▶ **EXERCISE**: Rewrite the listing below as a JSON array of strings, with each line as its own string and blank lines omitted.

▶ **SUPPLIED DATA**:
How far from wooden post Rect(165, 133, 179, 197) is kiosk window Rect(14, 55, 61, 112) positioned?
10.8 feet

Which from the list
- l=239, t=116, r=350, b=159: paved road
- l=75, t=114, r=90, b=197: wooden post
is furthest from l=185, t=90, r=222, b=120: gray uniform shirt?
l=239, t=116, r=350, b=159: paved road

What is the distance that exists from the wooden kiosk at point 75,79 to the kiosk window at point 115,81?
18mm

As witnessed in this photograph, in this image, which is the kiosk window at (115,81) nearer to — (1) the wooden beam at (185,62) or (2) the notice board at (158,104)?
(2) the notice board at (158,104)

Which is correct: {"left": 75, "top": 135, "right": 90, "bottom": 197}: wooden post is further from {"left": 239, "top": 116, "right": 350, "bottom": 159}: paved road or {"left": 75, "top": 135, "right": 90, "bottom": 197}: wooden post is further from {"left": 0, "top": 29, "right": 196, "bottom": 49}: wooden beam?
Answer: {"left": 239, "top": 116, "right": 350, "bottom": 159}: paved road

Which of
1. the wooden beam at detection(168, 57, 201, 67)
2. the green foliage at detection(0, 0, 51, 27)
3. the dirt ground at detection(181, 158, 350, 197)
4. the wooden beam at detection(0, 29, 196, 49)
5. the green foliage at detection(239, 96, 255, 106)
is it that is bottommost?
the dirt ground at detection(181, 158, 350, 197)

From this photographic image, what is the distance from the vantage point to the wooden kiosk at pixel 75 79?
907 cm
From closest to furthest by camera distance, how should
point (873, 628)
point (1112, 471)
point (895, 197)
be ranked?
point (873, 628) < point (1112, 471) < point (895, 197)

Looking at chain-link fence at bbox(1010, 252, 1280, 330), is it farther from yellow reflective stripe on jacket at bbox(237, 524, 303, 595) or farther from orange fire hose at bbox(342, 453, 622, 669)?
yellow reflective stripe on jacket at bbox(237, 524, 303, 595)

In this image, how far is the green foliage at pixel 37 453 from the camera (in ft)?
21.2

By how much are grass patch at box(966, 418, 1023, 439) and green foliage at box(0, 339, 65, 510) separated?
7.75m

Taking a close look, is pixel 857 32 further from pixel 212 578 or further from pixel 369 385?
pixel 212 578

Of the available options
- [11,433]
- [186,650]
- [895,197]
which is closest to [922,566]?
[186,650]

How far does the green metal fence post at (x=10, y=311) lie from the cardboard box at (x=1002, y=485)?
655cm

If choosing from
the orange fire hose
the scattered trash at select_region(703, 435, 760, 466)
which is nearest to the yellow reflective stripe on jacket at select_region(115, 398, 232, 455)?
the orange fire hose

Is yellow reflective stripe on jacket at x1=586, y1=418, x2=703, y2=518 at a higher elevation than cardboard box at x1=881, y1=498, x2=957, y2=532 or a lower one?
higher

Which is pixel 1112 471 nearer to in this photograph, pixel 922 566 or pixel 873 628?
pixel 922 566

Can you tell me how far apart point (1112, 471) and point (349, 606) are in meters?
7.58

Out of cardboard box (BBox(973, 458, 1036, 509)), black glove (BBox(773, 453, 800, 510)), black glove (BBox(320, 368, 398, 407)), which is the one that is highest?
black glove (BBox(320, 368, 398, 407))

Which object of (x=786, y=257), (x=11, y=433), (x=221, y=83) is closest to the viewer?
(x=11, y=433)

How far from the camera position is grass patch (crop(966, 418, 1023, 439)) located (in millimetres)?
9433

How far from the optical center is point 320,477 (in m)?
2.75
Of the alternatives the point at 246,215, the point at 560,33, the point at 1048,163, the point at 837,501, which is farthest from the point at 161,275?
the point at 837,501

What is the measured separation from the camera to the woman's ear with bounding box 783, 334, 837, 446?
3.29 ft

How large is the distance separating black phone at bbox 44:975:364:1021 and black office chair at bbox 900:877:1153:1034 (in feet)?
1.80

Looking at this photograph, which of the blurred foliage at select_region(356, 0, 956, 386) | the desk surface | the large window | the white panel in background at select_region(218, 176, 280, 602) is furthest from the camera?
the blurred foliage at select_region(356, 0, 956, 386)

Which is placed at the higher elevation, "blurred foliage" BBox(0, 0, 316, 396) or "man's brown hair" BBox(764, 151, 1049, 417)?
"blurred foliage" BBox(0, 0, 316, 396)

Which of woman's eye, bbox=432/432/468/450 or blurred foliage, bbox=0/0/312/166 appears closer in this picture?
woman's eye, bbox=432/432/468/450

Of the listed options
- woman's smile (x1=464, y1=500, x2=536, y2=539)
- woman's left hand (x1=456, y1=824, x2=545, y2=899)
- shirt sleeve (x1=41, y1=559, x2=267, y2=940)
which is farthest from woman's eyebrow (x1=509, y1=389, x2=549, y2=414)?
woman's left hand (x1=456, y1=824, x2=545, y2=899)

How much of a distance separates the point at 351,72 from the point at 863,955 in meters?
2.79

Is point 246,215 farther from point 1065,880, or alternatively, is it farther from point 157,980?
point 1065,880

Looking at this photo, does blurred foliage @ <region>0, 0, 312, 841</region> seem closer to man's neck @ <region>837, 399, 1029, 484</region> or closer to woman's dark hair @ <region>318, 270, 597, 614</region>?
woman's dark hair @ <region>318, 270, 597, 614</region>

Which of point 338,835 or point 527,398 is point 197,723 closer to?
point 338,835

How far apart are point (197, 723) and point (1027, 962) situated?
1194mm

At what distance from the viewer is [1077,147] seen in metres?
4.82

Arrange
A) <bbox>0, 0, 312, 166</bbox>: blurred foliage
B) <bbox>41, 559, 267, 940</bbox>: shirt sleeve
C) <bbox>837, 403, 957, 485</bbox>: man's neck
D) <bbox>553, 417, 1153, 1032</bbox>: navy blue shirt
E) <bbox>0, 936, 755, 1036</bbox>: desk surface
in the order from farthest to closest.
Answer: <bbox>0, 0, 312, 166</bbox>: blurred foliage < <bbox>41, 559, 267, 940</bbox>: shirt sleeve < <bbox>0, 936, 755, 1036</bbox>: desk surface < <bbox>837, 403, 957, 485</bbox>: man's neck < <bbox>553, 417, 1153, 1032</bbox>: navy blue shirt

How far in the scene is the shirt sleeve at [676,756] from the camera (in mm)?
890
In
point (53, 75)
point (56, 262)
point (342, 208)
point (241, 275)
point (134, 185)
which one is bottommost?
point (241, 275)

▶ **ANSWER TO THIS EXERCISE**:
[
  "How far from wooden post Rect(165, 133, 179, 197) is kiosk window Rect(14, 55, 61, 112) positioned?",
  "10.8 feet",
  "Which from the list",
  "- l=239, t=116, r=350, b=159: paved road",
  "- l=75, t=114, r=90, b=197: wooden post",
  "is furthest from l=185, t=90, r=222, b=120: gray uniform shirt?",
  "l=239, t=116, r=350, b=159: paved road",
  "What is the distance that exists from the wooden kiosk at point 75,79 to the kiosk window at point 115,81?",
  "18mm",
  "As witnessed in this photograph, in this image, which is the kiosk window at (115,81) nearer to — (1) the wooden beam at (185,62) or (2) the notice board at (158,104)?",
  "(2) the notice board at (158,104)",
  "Which is correct: {\"left\": 75, \"top\": 135, \"right\": 90, \"bottom\": 197}: wooden post is further from {\"left\": 239, \"top\": 116, \"right\": 350, \"bottom\": 159}: paved road or {\"left\": 75, \"top\": 135, \"right\": 90, \"bottom\": 197}: wooden post is further from {\"left\": 0, \"top\": 29, \"right\": 196, \"bottom\": 49}: wooden beam?",
  "Answer: {\"left\": 239, \"top\": 116, \"right\": 350, \"bottom\": 159}: paved road",
  "Which of",
  "1. the wooden beam at detection(168, 57, 201, 67)",
  "2. the green foliage at detection(0, 0, 51, 27)",
  "3. the dirt ground at detection(181, 158, 350, 197)",
  "4. the wooden beam at detection(0, 29, 196, 49)",
  "5. the green foliage at detection(239, 96, 255, 106)",
  "is it that is bottommost?",
  "the dirt ground at detection(181, 158, 350, 197)",
  "From this photographic image, what is the distance from the vantage point to the wooden kiosk at pixel 75 79?",
  "907 cm",
  "From closest to furthest by camera distance, how should",
  "point (873, 628)",
  "point (1112, 471)",
  "point (895, 197)",
  "be ranked?",
  "point (873, 628) < point (1112, 471) < point (895, 197)",
  "Looking at chain-link fence at bbox(1010, 252, 1280, 330), is it farther from yellow reflective stripe on jacket at bbox(237, 524, 303, 595) or farther from orange fire hose at bbox(342, 453, 622, 669)?",
  "yellow reflective stripe on jacket at bbox(237, 524, 303, 595)",
  "In this image, how far is the green foliage at pixel 37 453 from the camera (in ft)?",
  "21.2",
  "By how much are grass patch at box(966, 418, 1023, 439) and green foliage at box(0, 339, 65, 510) separated?",
  "7.75m",
  "Taking a close look, is pixel 857 32 further from pixel 212 578 or further from pixel 369 385?",
  "pixel 212 578",
  "Of the available options",
  "- [11,433]",
  "- [186,650]",
  "- [895,197]",
  "which is closest to [922,566]?",
  "[186,650]",
  "How far does the green metal fence post at (x=10, y=311) lie from the cardboard box at (x=1002, y=485)?",
  "655cm",
  "If choosing from",
  "the orange fire hose",
  "the scattered trash at select_region(703, 435, 760, 466)",
  "which is nearest to the yellow reflective stripe on jacket at select_region(115, 398, 232, 455)?",
  "the orange fire hose",
  "Is yellow reflective stripe on jacket at x1=586, y1=418, x2=703, y2=518 at a higher elevation than cardboard box at x1=881, y1=498, x2=957, y2=532 or a lower one?",
  "higher",
  "Which is pixel 1112 471 nearer to in this photograph, pixel 922 566 or pixel 873 628?",
  "pixel 922 566",
  "Can you tell me how far apart point (1112, 471) and point (349, 606) are in meters?",
  "7.58",
  "Out of cardboard box (BBox(973, 458, 1036, 509)), black glove (BBox(773, 453, 800, 510)), black glove (BBox(320, 368, 398, 407)), which is the one that is highest?",
  "black glove (BBox(320, 368, 398, 407))",
  "Which object of (x=786, y=257), (x=11, y=433), (x=221, y=83) is closest to the viewer?",
  "(x=11, y=433)",
  "How far from the camera position is grass patch (crop(966, 418, 1023, 439)) located (in millimetres)?",
  "9433",
  "How far from the optical center is point 320,477 (in m)?",
  "2.75",
  "Of the alternatives the point at 246,215, the point at 560,33, the point at 1048,163, the point at 837,501, which is farthest from the point at 161,275?",
  "the point at 837,501",
  "What is the measured separation from the camera to the woman's ear with bounding box 783, 334, 837, 446?",
  "3.29 ft",
  "How large is the distance separating black phone at bbox 44:975:364:1021 and black office chair at bbox 900:877:1153:1034 (in feet)?",
  "1.80",
  "Looking at this photograph, which of the blurred foliage at select_region(356, 0, 956, 386) | the desk surface | the large window | the white panel in background at select_region(218, 176, 280, 602) is furthest from the camera?",
  "the blurred foliage at select_region(356, 0, 956, 386)",
  "Which is placed at the higher elevation, \"blurred foliage\" BBox(0, 0, 316, 396) or \"man's brown hair\" BBox(764, 151, 1049, 417)?",
  "\"blurred foliage\" BBox(0, 0, 316, 396)",
  "Which of woman's eye, bbox=432/432/468/450 or blurred foliage, bbox=0/0/312/166 appears closer in this picture?",
  "woman's eye, bbox=432/432/468/450",
  "Of the listed options",
  "- woman's smile (x1=464, y1=500, x2=536, y2=539)",
  "- woman's left hand (x1=456, y1=824, x2=545, y2=899)",
  "- shirt sleeve (x1=41, y1=559, x2=267, y2=940)",
  "which is farthest from woman's eyebrow (x1=509, y1=389, x2=549, y2=414)?",
  "woman's left hand (x1=456, y1=824, x2=545, y2=899)",
  "How much of a distance separates the point at 351,72 from the point at 863,955 in meters?",
  "2.79",
  "Is point 246,215 farther from point 1065,880, or alternatively, is it farther from point 157,980?",
  "point 1065,880",
  "Looking at this photo, does blurred foliage @ <region>0, 0, 312, 841</region> seem closer to man's neck @ <region>837, 399, 1029, 484</region> or closer to woman's dark hair @ <region>318, 270, 597, 614</region>?",
  "woman's dark hair @ <region>318, 270, 597, 614</region>",
  "Which of point 338,835 or point 527,398 is point 197,723 closer to?",
  "point 338,835",
  "How far apart are point (197, 723) and point (1027, 962) situated?",
  "1194mm",
  "At what distance from the viewer is [1077,147] seen in metres?",
  "4.82",
  "Arrange",
  "A) <bbox>0, 0, 312, 166</bbox>: blurred foliage",
  "B) <bbox>41, 559, 267, 940</bbox>: shirt sleeve",
  "C) <bbox>837, 403, 957, 485</bbox>: man's neck",
  "D) <bbox>553, 417, 1153, 1032</bbox>: navy blue shirt",
  "E) <bbox>0, 936, 755, 1036</bbox>: desk surface",
  "in the order from farthest to closest.",
  "Answer: <bbox>0, 0, 312, 166</bbox>: blurred foliage < <bbox>41, 559, 267, 940</bbox>: shirt sleeve < <bbox>0, 936, 755, 1036</bbox>: desk surface < <bbox>837, 403, 957, 485</bbox>: man's neck < <bbox>553, 417, 1153, 1032</bbox>: navy blue shirt",
  "How far in the scene is the shirt sleeve at [676,756] from the camera (in mm)?",
  "890",
  "In",
  "point (53, 75)",
  "point (56, 262)",
  "point (342, 208)",
  "point (241, 275)",
  "point (134, 185)",
  "which one is bottommost?",
  "point (241, 275)"
]